PROBLEM DETAILS:
Turn the lines from the one containing "Of the presented items" through the end of the entries into a Markdown table with the columns "No." and "Text", one line per row and blank lines left out.

MATERIAL TO PROCESS:
· · · ·
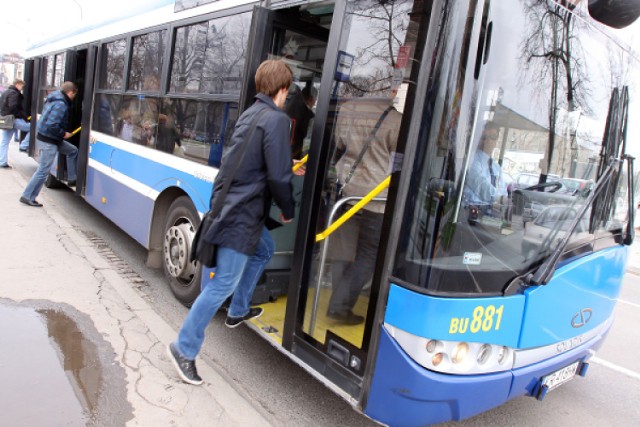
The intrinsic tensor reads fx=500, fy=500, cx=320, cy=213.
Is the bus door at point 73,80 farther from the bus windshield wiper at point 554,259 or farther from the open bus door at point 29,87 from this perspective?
the bus windshield wiper at point 554,259

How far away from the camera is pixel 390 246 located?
7.79 feet

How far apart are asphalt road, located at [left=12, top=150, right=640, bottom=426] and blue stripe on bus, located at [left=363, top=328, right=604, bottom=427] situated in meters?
0.75

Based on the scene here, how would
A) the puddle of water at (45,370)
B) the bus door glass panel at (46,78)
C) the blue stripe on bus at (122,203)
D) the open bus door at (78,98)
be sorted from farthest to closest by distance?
the bus door glass panel at (46,78)
the open bus door at (78,98)
the blue stripe on bus at (122,203)
the puddle of water at (45,370)

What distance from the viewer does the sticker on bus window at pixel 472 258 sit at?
2.38 metres

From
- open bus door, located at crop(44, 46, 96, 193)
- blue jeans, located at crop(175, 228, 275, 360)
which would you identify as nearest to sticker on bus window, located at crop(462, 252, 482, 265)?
blue jeans, located at crop(175, 228, 275, 360)

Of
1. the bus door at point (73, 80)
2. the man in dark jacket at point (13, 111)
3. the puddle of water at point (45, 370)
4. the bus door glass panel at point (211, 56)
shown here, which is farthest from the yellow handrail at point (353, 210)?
the man in dark jacket at point (13, 111)

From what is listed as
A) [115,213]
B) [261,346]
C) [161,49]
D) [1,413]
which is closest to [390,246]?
[261,346]

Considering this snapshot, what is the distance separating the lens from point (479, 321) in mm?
2391

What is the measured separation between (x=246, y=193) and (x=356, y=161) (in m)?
0.64

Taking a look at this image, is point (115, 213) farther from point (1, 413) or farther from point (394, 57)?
point (394, 57)

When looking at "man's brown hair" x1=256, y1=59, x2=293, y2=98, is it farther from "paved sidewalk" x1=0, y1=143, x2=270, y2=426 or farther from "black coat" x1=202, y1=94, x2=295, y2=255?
"paved sidewalk" x1=0, y1=143, x2=270, y2=426

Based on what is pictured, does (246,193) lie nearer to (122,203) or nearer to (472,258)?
(472,258)

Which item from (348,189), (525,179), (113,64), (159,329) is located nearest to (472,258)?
(525,179)

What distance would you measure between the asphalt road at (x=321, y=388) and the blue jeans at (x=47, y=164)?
9.46 feet
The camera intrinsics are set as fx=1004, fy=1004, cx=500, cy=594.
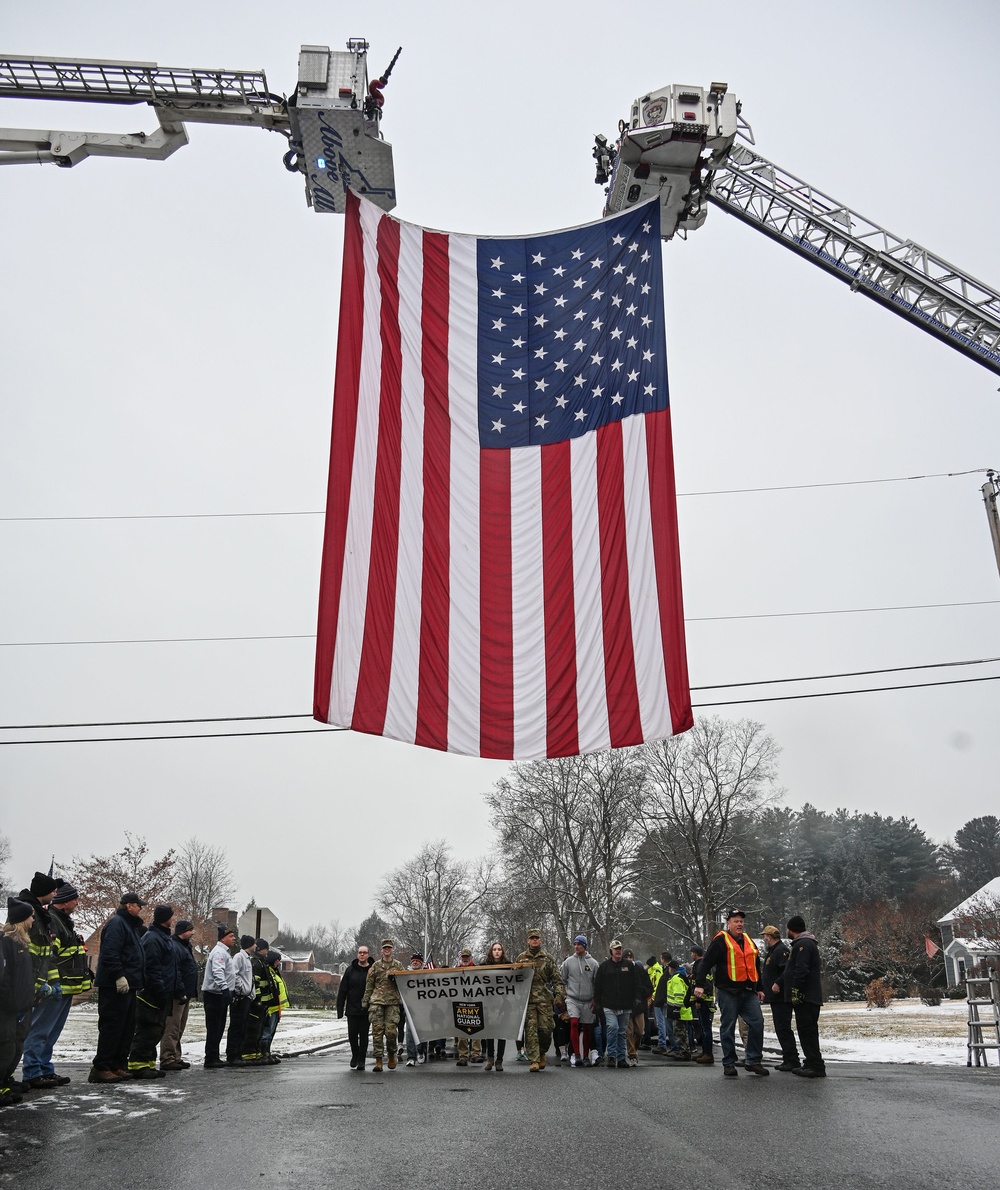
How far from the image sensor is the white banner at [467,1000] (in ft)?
42.3

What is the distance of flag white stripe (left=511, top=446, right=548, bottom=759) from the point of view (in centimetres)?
912

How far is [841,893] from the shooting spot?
6981 centimetres

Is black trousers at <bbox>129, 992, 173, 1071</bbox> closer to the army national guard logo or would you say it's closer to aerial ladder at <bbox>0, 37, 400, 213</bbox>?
the army national guard logo

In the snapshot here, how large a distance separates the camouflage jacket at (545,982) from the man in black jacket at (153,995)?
436 cm

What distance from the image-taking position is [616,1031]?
13.1 m

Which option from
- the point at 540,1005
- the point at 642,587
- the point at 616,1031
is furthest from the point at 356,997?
the point at 642,587

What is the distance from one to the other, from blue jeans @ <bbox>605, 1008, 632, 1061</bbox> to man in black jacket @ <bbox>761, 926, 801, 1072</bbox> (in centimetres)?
193

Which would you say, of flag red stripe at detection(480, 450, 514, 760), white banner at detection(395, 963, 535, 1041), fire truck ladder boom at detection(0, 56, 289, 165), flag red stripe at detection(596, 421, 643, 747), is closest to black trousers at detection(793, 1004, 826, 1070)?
white banner at detection(395, 963, 535, 1041)

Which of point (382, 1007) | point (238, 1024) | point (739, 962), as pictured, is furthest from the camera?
point (238, 1024)

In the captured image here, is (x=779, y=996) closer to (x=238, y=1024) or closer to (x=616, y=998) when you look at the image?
(x=616, y=998)

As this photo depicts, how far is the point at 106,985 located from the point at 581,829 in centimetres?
3941

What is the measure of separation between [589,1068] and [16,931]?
25.9 feet

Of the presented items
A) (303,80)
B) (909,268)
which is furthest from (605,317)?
(909,268)

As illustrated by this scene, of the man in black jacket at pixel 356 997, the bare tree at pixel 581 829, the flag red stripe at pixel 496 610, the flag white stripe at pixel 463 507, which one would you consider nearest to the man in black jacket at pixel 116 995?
· · · ·
WRITTEN ANSWER:
| No. | Text |
|---|---|
| 1 | Of the presented items |
| 2 | A) (303,80) |
| 3 | B) (909,268) |
| 4 | which is furthest from (605,317)? |
| 5 | (909,268) |
| 6 | As illustrated by this scene, of the man in black jacket at pixel 356 997, the bare tree at pixel 581 829, the flag red stripe at pixel 496 610, the flag white stripe at pixel 463 507, which one would you consider nearest to the man in black jacket at pixel 116 995? |